Texte de l'exercice
·····

Globalement, l’arrivée de jeunes consœurs et confrères ne se fait que dans les groupes réunissant un nombre suffisant de praticiens, garantissant ainsi un confort de travail et autorisant à garder la main sur les horaires et rythme d’activité.

La venue d’internes de la faculté de Limoges constitue également un espoir de rééquilibrage face à la concurrence du littoral et de la métropole bordelaise qui ont longtemps sevré notre département de jeunes pousses au temps de l’ancienne région.

Les assistants médicaux, c’est dans l’intérêt des patients

Au départ, quand l’assistante médicale a été mise en place au sein de la MSP de Vergt, grâce à la CPTS et la SISA, on était un peu dubitatifs, j’avoue. Et puis on a réfléchi, on s’est inspiré de collègues, comme le Dr Faroudja à Saint-Pardoux-la-Rivière, pour savoir comment lui déléguer certaines tâches… Et là, elle s’absente pendant deux jours parce qu’elle est en formation et aujourd’hui elle me manque !

C’est énorme ce qu’elle peut faire comme papiers, en plus des secrétaires. Elle cadre les consultations, prépare certaines ordonnances, anticipe celles de renouvellement de matériel médical dans les Ehpad par exemple, que je contrôle ensuite. Elle vérifie les antécédents médicaux, les traitements antérieurs, l’envoi des compte-rendu d’expertise.

Bien sûr tout est fait sous mon contrôle, mais comme elle a été formée, elle fait aussi les ECG si un patient arrive en salle d’urgence – Soins Non Programmés avec une douleur thoracique. Elle édite la prise de sang pour que je la regarde tout de suite, elle me prépare les plateaux et m’assiste pour les sutures… Cela permet de gagner un temps considérable, ça dédramatise et ça crée un certain relâchement dans le geste médical que l’on a besoin de faire aussi.

·····

Entrées du jeu de données
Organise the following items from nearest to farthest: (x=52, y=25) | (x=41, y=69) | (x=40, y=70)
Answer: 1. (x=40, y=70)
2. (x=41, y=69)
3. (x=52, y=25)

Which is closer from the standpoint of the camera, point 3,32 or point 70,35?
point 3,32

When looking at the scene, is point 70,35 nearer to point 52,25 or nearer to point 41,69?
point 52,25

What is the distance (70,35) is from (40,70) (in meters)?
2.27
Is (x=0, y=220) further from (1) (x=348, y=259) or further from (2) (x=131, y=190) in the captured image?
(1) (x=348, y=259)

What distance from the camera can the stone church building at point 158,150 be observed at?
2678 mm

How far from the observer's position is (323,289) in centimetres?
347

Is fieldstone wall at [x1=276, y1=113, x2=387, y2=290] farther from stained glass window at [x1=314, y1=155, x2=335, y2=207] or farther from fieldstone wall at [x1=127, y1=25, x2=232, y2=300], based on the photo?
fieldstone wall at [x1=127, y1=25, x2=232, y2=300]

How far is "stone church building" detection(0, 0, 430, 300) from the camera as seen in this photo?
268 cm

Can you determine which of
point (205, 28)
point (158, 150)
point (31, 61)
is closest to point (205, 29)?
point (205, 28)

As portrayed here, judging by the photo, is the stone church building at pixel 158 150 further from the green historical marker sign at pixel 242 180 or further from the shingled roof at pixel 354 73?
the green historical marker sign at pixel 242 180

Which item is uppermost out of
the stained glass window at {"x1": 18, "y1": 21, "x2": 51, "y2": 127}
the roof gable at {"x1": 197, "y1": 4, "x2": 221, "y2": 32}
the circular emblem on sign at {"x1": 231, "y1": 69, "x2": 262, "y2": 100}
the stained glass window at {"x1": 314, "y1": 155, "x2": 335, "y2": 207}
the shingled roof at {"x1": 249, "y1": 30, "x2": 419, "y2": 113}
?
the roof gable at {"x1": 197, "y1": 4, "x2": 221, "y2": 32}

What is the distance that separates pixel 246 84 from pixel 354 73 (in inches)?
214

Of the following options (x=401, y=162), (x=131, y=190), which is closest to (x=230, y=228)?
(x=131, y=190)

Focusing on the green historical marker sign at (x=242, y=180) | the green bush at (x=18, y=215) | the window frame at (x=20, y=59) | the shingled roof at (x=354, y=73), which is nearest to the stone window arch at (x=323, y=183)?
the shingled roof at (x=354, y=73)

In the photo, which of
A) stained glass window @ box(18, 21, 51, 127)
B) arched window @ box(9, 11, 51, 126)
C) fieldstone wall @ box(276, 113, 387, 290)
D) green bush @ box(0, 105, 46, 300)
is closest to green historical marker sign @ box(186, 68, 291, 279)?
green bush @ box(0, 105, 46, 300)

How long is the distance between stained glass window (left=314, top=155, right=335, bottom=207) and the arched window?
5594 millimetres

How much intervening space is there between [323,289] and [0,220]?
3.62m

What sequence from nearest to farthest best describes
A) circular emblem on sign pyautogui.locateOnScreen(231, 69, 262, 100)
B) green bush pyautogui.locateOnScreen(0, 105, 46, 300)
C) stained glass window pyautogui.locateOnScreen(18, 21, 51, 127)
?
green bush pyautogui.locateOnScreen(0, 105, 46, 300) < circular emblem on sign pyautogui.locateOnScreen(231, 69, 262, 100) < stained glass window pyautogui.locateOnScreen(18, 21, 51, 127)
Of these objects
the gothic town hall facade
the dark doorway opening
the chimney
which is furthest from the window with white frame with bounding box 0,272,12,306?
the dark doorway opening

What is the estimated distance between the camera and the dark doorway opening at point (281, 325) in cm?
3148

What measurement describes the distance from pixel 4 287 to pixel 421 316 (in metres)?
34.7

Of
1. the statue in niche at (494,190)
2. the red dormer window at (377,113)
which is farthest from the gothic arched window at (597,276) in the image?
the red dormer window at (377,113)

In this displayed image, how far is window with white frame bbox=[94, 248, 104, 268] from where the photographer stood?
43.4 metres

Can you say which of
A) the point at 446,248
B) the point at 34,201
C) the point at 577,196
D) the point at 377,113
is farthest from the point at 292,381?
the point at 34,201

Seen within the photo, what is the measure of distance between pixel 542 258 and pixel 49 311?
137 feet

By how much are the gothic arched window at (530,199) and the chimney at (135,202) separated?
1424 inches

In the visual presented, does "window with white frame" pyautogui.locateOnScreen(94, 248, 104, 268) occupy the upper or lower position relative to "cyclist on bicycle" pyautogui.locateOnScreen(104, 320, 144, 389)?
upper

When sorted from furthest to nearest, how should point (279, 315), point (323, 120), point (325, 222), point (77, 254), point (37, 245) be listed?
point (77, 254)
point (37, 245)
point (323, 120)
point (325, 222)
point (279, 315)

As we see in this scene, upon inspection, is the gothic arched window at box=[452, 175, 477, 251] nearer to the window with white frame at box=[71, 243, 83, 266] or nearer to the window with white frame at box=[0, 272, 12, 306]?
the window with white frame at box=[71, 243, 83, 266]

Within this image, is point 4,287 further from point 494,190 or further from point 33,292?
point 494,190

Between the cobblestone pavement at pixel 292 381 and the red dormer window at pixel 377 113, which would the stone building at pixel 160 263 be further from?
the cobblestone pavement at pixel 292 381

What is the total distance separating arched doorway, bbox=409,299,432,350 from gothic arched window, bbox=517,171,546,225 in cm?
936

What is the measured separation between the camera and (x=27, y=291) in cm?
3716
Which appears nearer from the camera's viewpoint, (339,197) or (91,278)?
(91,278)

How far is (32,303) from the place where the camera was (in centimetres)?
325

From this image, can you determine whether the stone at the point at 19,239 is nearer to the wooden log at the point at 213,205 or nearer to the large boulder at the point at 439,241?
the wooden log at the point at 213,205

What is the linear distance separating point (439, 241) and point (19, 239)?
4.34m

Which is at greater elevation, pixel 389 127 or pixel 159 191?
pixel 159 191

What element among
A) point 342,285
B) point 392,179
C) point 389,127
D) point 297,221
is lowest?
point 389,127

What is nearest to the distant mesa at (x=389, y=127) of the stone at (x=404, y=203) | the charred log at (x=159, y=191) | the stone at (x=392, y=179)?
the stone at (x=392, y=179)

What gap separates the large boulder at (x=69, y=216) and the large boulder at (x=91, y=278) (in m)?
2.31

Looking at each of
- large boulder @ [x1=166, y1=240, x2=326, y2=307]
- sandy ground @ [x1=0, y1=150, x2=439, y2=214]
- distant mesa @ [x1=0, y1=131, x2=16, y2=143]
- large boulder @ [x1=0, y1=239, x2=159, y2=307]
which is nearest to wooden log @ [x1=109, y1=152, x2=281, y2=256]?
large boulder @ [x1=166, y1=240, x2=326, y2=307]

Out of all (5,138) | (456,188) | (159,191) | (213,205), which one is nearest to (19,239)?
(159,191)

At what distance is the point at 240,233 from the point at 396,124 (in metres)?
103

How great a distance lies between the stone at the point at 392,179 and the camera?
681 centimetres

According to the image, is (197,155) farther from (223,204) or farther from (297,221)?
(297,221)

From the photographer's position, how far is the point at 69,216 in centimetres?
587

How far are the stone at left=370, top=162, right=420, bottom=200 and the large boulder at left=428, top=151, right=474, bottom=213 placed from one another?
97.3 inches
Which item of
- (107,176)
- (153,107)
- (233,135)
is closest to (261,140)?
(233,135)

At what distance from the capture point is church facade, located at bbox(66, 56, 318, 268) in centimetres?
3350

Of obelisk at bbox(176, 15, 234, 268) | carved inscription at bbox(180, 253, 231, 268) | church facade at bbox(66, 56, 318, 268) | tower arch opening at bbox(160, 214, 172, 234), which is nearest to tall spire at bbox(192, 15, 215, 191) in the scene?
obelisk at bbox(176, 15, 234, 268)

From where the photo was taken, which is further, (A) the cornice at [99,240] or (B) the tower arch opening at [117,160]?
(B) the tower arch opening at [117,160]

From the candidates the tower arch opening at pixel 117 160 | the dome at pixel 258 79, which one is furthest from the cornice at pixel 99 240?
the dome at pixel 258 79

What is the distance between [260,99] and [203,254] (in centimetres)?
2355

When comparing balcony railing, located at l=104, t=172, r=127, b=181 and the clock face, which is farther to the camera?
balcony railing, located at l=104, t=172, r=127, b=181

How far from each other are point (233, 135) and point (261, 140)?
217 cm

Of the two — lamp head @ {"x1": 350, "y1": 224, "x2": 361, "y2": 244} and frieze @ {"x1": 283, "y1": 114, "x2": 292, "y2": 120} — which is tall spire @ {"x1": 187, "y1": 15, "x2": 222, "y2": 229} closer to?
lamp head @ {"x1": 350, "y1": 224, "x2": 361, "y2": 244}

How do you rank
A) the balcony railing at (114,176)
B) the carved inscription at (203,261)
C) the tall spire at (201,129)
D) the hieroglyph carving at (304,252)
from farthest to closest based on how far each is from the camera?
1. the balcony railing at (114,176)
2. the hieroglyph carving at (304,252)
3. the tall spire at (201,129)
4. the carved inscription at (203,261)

·····

Consigne 1
Dans le texte sur les assistants médicaux, relevez les gestes que l'assistante accomplit d'après le paragraphe commençant par « Bien sûr tout est fait sous mon contrôle ».
Consigne 2
Rédigez la suite du texte sur les assistants médicaux à partir de sa dernière phrase.

Réponse attendue 1
- Elle fait les ECG si un patient arrive en salle d'urgence avec une douleur thoracique.
- Elle édite la prise de sang.
- Elle prépare les plateaux.
- Elle assiste le médecin pour les sutures.

Réponse attendue 2
Et surtout, on peut faire de la télé-expertise : Elle m’assiste pour les demandes de RDV de spécialistes, elle fait les photos pour les consultations dermatos sur Omnidoc, vérifie les cotations d’actes. Parallèlement, elle guette les patients qui n’ont pas de déclaration de médecin traitant pour essayer de régulariser tout cela. On a créé une profession qui diminue notre temps administratif de manière importante et qui crée aussi du travail intellectuel, mais c’est du travail de qualité. C’est dans l’intérêt du patient, ce n’est pas de la médecine au rabais.

On repère des gens à côté desquels on aurait pu passer ou qui n’auraient pas pensé à consulter un spécialiste

La CPTS Viveval est encore très récente mais on a déjà commencé à développer des projets de santé publique grâce au fait que l’on se connaissait bien. On fait ainsi des matinées de prévention tout public, sous les halles communales, comme en juin dernier sur le diabète. C’est un moment convivial qui permet de sortir du cabinet et de se rapprocher de certains patients éloignés du soin. Et l’année prochaine on choisira probablement le thème de la dyspnée.

En effet, la prévention de la BPCO chez les patients souffrant d’HTA et d’embonpoint ou chez les fumeurs de plus de 40 ans qui réduisent leur activité physique sans s’en rendre compte, c’est un vrai sujet. La réduction de la capacité respiratoire se développe sournoisement et conduit à une insuffisance sans s’en rendre compte.

Or, durant mon cursus professionnel, j’ai fait de la cardiologie pendant 10 ans. J’ai toujours été attirée par cela. Donc, depuis un an, nous faisons des explorations fonctionnelles respiratoires (EFR) notamment grâce à l’assistante médicale qui aide à mettre en pratique cette consultation et à une nouvelle médecin qui nous rejoint et va nous aider à les développer. On repère, on propose une échographie cardiaque si besoin. La prise en charge est globale.

On a bien sur développé cela en accord avec les pneumologues du secteur car on leur adresse des gens qui n’auraient pas spontanément demandé une consultation en pneumologie. Mettre en place la première ligne de traitement permet aussi au patient d’attendre la consultation de manière plus confortable.

Et le but au sein de la CPTS, c’est de partager ces critères de risque entre médecins afin de permettre le déploiement de ces EFR sur tout le territoire. Le fait de travailler sur des problématiques communes ou de développer des actions que l’autre pourra s’approprier, cela permet d’impulser une dynamique pour notre profession.